= GIVEN REQUEST =
Write each line word for word, from the line that contains "In the red cap" through the last line of the material below.

= RECORD EXCERPTS =
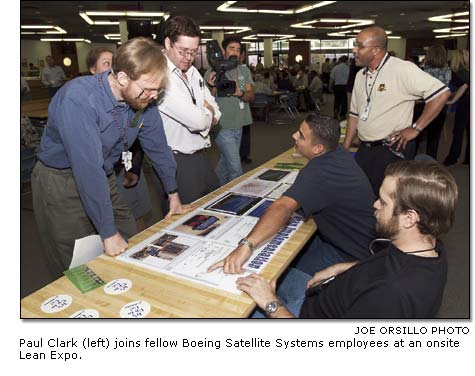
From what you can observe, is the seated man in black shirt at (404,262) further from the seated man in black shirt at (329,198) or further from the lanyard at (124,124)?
the lanyard at (124,124)

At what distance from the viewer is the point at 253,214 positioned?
5.98 ft

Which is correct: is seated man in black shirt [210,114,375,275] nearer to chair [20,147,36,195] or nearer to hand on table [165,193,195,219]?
hand on table [165,193,195,219]

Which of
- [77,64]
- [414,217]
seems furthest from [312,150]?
[77,64]

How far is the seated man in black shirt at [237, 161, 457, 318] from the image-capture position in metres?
1.03

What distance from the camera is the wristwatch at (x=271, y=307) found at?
1.20 m

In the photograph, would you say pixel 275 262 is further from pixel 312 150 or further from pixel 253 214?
pixel 312 150

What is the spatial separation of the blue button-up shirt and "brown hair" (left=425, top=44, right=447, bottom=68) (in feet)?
13.1

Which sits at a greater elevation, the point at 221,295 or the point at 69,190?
the point at 69,190

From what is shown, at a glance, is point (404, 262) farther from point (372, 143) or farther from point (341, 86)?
point (341, 86)

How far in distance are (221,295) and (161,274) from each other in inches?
9.5

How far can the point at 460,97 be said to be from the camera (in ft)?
16.5

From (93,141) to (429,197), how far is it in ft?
3.58

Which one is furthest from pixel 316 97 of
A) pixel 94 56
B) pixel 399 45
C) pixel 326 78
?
pixel 399 45

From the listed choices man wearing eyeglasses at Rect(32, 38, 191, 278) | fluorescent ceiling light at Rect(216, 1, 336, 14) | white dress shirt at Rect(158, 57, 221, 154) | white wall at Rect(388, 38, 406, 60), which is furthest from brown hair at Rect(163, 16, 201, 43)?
white wall at Rect(388, 38, 406, 60)
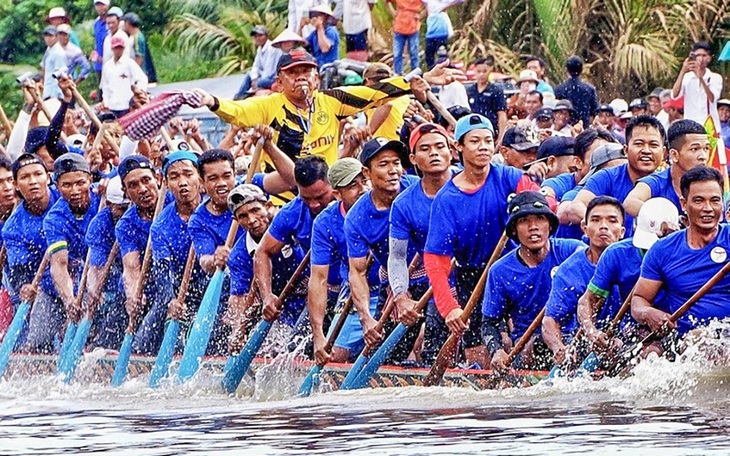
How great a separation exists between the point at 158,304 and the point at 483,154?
3.22 metres

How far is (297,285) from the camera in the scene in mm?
10078

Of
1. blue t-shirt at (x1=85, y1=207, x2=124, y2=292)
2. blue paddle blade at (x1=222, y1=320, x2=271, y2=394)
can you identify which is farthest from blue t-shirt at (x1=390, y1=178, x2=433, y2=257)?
blue t-shirt at (x1=85, y1=207, x2=124, y2=292)

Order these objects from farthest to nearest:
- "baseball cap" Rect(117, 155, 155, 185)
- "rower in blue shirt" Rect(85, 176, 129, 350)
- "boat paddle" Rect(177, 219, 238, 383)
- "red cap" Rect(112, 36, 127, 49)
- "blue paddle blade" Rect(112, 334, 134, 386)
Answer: "red cap" Rect(112, 36, 127, 49)
"rower in blue shirt" Rect(85, 176, 129, 350)
"baseball cap" Rect(117, 155, 155, 185)
"blue paddle blade" Rect(112, 334, 134, 386)
"boat paddle" Rect(177, 219, 238, 383)

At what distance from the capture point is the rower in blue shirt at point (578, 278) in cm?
821

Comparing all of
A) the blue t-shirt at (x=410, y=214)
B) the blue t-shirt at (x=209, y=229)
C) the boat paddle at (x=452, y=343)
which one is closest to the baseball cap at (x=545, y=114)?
the blue t-shirt at (x=209, y=229)

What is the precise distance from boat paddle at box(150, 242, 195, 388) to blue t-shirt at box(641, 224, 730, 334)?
366 centimetres

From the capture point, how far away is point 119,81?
16312mm

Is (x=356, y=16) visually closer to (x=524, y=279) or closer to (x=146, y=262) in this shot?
(x=146, y=262)

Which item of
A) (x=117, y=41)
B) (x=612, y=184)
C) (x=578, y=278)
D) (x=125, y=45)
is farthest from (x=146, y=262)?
(x=125, y=45)

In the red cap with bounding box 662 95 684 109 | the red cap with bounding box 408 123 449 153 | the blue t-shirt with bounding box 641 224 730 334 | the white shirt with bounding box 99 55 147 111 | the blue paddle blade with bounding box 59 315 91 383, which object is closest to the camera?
the blue t-shirt with bounding box 641 224 730 334

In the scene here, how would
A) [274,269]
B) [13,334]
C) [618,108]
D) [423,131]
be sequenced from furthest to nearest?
[618,108]
[13,334]
[274,269]
[423,131]

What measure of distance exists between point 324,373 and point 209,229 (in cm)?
150

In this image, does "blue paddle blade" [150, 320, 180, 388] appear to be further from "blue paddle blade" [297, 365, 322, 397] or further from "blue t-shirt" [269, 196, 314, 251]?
"blue paddle blade" [297, 365, 322, 397]

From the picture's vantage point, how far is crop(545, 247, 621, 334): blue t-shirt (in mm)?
8211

= RESULT OF THE TASK =
In the red cap with bounding box 662 95 684 109 | the red cap with bounding box 408 123 449 153 | the blue t-shirt with bounding box 641 224 730 334 | the white shirt with bounding box 99 55 147 111 | the blue paddle blade with bounding box 59 315 91 383, which object is closest to the camera?
the blue t-shirt with bounding box 641 224 730 334

In the scene here, how would
A) [274,269]
B) [13,334]
C) [618,108]
D) [423,131]
be sequenced from furthest to nearest?
[618,108]
[13,334]
[274,269]
[423,131]

What measure of distance exists between point 324,373 and point 209,229 (in cm)?
150

In this image, does "blue paddle blade" [150, 320, 180, 388] appear to be further from "blue paddle blade" [297, 365, 322, 397] or further from "blue t-shirt" [269, 196, 314, 251]?
"blue paddle blade" [297, 365, 322, 397]

From the picture's vantage point, how far is crop(545, 247, 621, 334): blue t-shirt (in mm)?
8211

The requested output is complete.